Data entries:
■ ■ ■ ■
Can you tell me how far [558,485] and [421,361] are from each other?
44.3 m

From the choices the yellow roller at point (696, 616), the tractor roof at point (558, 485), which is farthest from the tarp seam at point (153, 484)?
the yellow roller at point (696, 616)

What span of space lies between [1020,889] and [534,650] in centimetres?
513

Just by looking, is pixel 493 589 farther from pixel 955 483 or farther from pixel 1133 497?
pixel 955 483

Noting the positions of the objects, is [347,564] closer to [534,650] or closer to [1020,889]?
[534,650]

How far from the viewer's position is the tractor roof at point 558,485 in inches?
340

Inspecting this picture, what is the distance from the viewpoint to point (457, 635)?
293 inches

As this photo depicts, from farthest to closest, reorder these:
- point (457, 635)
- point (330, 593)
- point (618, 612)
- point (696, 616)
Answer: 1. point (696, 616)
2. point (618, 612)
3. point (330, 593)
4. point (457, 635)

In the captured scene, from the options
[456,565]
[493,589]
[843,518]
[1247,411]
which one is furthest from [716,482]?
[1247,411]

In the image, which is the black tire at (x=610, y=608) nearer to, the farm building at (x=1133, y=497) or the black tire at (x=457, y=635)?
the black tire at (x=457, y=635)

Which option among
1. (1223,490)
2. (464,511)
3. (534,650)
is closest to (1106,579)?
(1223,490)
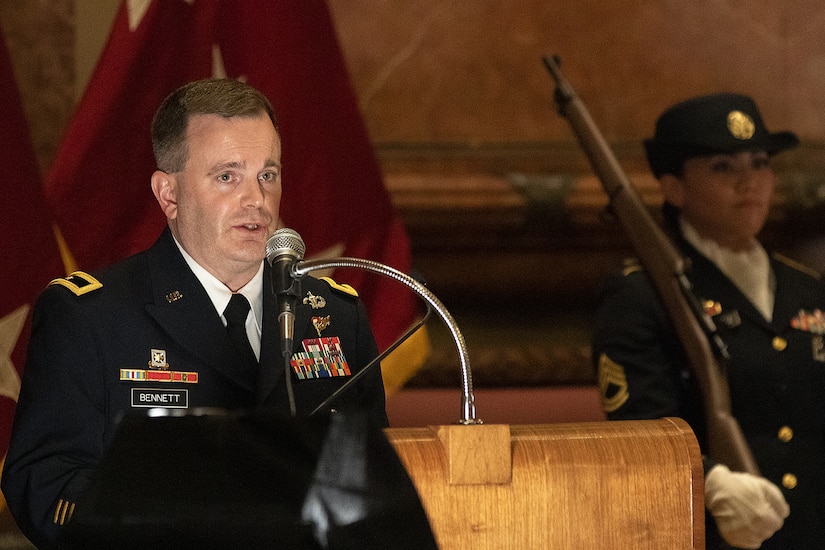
■ ■ ■ ■
EXERCISE REQUIREMENTS:
Write out, word for word, the lines of the records that begin at the line containing "Noting the positions" and continue through the line containing "4. point (457, 635)", with both of those lines included.

SOLUTION:
Noting the positions of the objects, is [347,564] closer to [534,650] or closer to [1020,889]?
[534,650]

How far from the viewer's position is the tractor roof at point 558,485 in inches?
340

Inspecting this picture, what is the distance from the viewpoint to point (457, 635)?
293 inches

As this photo depicts, from farthest to closest, reorder these:
- point (457, 635)
- point (330, 593)
- point (618, 612)
- point (696, 616)
Answer: 1. point (696, 616)
2. point (618, 612)
3. point (330, 593)
4. point (457, 635)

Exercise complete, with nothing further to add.